What I do is to rerun the script and change the model_name to the name of the model just created to resume training. A couple of times I've had to repeat this process twice.
It is not due to a single model but to data from previous models (already trained) that is not eliminated from memory.

Hey @RafaD5! Looks like a bug. I'm pretty sure that data between different folds and models should be cleared. Do you observe the same behavior for the Compete mode? You can set validation_strategy={"validation_type" "kfold", "k_folds": 5, "shuffle": True} to have the same CV as in Perform mode.
@pplonski I met the same situation several times.

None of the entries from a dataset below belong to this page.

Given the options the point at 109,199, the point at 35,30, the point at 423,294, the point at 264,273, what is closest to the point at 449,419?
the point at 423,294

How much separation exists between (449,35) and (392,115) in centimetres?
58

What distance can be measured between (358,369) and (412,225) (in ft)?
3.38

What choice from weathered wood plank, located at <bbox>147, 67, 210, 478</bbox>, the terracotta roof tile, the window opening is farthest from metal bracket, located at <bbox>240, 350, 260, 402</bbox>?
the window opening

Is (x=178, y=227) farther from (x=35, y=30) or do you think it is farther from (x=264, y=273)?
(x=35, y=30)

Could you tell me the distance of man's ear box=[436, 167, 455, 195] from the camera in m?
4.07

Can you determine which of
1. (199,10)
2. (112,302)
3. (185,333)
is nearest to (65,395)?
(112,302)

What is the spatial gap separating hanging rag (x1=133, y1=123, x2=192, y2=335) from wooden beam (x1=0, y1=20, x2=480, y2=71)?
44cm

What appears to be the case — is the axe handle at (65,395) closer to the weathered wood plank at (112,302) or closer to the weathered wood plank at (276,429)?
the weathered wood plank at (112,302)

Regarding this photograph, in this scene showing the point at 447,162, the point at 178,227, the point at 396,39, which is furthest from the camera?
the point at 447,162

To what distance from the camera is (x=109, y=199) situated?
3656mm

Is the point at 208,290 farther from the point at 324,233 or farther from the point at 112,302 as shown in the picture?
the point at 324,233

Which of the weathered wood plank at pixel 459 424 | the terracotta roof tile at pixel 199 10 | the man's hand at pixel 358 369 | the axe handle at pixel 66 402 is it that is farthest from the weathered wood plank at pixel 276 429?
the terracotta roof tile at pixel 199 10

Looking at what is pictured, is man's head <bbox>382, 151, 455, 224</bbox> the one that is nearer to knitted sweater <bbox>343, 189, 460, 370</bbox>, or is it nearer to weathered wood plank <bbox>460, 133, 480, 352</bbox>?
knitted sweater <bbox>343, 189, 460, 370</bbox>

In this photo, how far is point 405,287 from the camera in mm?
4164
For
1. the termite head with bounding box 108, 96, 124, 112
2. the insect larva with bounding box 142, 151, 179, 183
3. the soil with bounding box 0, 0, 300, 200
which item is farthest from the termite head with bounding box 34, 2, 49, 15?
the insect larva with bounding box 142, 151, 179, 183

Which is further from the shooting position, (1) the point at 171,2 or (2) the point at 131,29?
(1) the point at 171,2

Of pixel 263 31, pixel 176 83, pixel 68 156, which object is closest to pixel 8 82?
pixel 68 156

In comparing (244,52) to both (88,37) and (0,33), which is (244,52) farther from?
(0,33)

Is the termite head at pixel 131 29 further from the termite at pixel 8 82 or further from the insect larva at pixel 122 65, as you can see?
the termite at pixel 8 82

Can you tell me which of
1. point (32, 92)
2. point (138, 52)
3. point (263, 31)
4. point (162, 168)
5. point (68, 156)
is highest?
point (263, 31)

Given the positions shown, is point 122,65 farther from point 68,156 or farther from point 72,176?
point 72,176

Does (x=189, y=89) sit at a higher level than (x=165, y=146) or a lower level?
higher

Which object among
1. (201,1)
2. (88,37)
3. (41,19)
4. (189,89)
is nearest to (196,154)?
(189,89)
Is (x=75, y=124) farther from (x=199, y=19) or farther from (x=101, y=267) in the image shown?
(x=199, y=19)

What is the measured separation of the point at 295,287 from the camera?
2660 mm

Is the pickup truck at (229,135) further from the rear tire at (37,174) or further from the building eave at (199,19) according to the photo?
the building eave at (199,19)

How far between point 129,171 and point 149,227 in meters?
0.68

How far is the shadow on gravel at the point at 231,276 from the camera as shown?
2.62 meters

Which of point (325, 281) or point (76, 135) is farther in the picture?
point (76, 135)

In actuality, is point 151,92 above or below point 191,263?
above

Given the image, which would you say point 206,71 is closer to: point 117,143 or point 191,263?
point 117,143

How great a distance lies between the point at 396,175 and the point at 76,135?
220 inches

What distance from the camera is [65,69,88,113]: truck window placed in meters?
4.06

There is a memory leak.
@xuzhang5788 was it for Perform mode or other?
Compete and Optuna mode. My case is like, in one notebook, if I noticed that the memory accumulated after I ran several automl.fit, then the kernal got killed. I have to restart my kernal every new training.
@xuzhang5788 thank you, I will work on it. Any help appreciated! :)
@RafaD5 @xuzhang5788 I made few changes:
- the data is not stored in the files during AutoML, I just keep a copy of the data. It looks like during save/load data to files there were some data copies created and not cleared. Storing directly in RAM should be faster and will use less memory because no leaks during save/load.
- I added everywhere direct
delstatements on datasets andgc.collect(). - I added an issue for LightGBM because looks like it is not deleting the memory after the training and
del.
All changes are in the dev branch. You can install it:
pip install -q -U git+https://github.com/mljar/mljar-supervised.git@dev
I'm looking for your feedback! Thank you!
It looks like that it was not improved a lot. I still can see that the memory was occupied gradually.
@xuzhang5788 yes, it is not fixed 100%. It should be slightly better and maybe not cause crashes. Looks like algorithms not from sklearn package doesn't release memory properly.
I will try to run ML training in separate processes, maybe this will help, but on the other hand I dont want to make over-complex code.
This is still an issue, correct? I'm curious since I've been tinkering with mljar for numerai competitions. Seem to run out of memory - would run for 14 hours overnight and wake up to stalled computer (I have 64GB)
@BrickFrog yes, it is still an issue.
@BrickFrog have you used custom eval_metric when using AutoML on numerai data? It is possible to pass custom eval_metric like sharpe ratio to be optimized. There is also Spearman correlation built-in as eval_metric in MLJAR. Sorry if you couldnt find it in the docs. Please add github issue and I will fix the docs.
It is also possible to set-up custom validation strategy, by passing defined train/validation indices for each fold.
I have a plan to add tutorial/examples how mljar-supervised can be used with numerai data.
What is more, we are working on visual-notebook. It will be a desktop application for data science where user can click-out the solution, without heavy coding. I attach the screenshot (very development version). I would add blocks for numerai there (get latest data, upload submission).

while using "Compete"mode similar issues is still being faced While using "AutoML_class_obj = AutoML(data=data,mode ="Compete",eval_metric = "r2") using in compete mode with around 9998 training samples/records.Either it is getting crashed or it goes on with too many python programs running in task manager. 1.UserWarning:MiniBatchKMeans is known to have a memory leak on Windows with MKL, when there are less chunks than available threads. You can prevent it by setting batch_size >= 9216 or by setting the environment variable OMP_NUM_THREADS=1 2.OSError: [WinError 1455] The paging file is too small for this operation to complete
@sumanttyagi thank you for reporting. I understand that you are on the Windows system. Could you please post the full code with the data sample to reproduce the issue? Is it possible?